Comida como substituta da comida emocional
Também é frequente que o alimento tenha se tornado uma substância de preenchimento afetivo , na ausência da proximidade emocional materna de que teríamos necessitado.
- Uma maneira automática de preencher esse vazio é por meio do desejo de comer demais que surge quando nos sentimos minimamente desprezados, humilhados ou invisíveis. Às vezes, um pequeno gatilho é suficiente para que a sensação de vazio ou invisibilidade faça disparar o alarme. Em geral, acontece quando ninguém nos vê. Esse ato nos anestesia , ou seja, temos a sensação de que existe um eu externo que age. Então, há um eu interior que parece impotente. É por isso que a comida toma conta da cena.
- O subsequente sentimento de derrota é enorme. É semelhante à derrota no vínculo com nossa mãe, porque ficamos à mercê de sua distância. Naquela época, o pedaço de comida tem um poder avassalador. Tanto quanto aquele que demos a nossa mãe desde que éramos crianças, quando obviamente não tínhamos idade ou maturidade psíquica suficiente para rejeitar a única entidade nutridora que conhecíamos.
- Então nos sentimos as pessoas mais desagradáveis do mundo. Não admira que ninguém (mãe) nos ame. Sabemos que fomos possuídos por uma força externa e não tivemos força para dizer não. Mais uma vez eles fizeram conosco o que queriam e naquele turbilhão de desejos alheios deixamos de existir.

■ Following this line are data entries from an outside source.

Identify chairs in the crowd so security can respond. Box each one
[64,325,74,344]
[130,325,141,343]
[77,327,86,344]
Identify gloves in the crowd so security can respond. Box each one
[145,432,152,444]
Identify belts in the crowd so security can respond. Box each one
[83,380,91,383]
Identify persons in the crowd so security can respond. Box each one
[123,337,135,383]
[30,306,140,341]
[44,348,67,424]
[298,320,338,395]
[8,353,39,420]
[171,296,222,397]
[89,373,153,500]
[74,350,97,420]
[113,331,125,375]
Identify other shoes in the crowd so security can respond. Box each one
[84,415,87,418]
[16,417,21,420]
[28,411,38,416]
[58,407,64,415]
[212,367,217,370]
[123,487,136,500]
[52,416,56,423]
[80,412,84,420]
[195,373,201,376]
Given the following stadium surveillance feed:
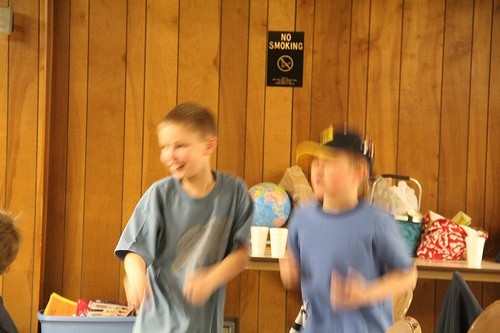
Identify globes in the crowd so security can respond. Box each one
[247,182,292,244]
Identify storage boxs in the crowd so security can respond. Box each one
[37,311,135,333]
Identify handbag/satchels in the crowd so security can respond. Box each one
[416,211,466,261]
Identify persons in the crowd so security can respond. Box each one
[277,132,418,333]
[0,212,20,333]
[114,103,254,333]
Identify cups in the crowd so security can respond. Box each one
[270,227,288,258]
[465,236,485,268]
[250,226,269,257]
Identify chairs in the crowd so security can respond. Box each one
[385,270,500,333]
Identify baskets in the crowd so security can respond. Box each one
[371,174,423,257]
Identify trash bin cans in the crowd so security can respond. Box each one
[38,310,135,333]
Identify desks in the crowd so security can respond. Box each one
[417,257,500,283]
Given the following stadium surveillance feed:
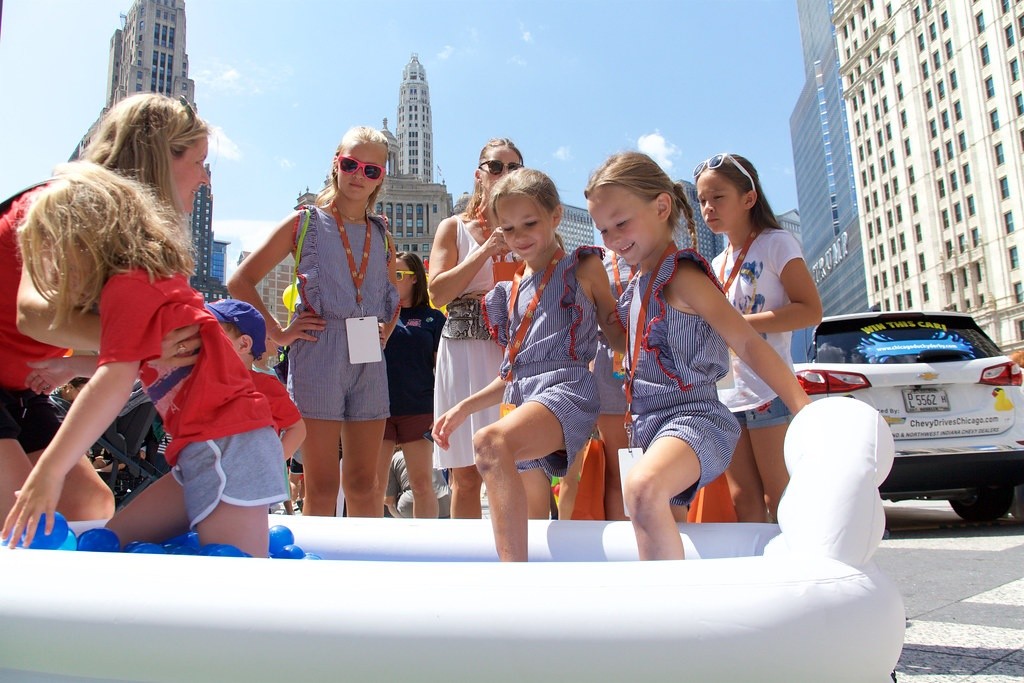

- Então, a reação mais comum é o isolamento. E se formos deixados sozinhos, o vazio e a solidão aumentarão nossa necessidade de preenchimento e o que teremos em mãos será mais comida. O circuito está estabelecido.
Recuperar o amor próprio
A melhor forma de decidir se queremos comer ou não é estar com alguém afetuoso e próximo. A compulsão alimentar é a confirmação da solidão que nos oprime.
Por outro lado, quando conseguimos fluir em um vínculo de amor, deixamos de estar desesperados. Deixe-nos saber que a batalha não é contra a comida, mas contra o desejo de ser amado . Agora somos adultos e nossa mãe verdadeira não importa mais. O que importa é a consciência que temos de nossas experiências passadas e a possibilidade de entrar em relacionamentos atuais agradáveis.
Em última análise, estamos atendendo à necessidade real e desesperada de afeto. Todo o resto é um mal-entendido.
É claro que aqueles de nós que estão mais privados de nosso próprio corpo ficarão mais vulneráveis às imposições sociais. A pressa em agradar e ser valioso na medida em que o outro nos aceita nos deixa sem corpo, sem alma, sem direção. Só nós mesmos podemos decidir ser essa pessoa que somos e esse corpo maravilhoso e perfeito que temos.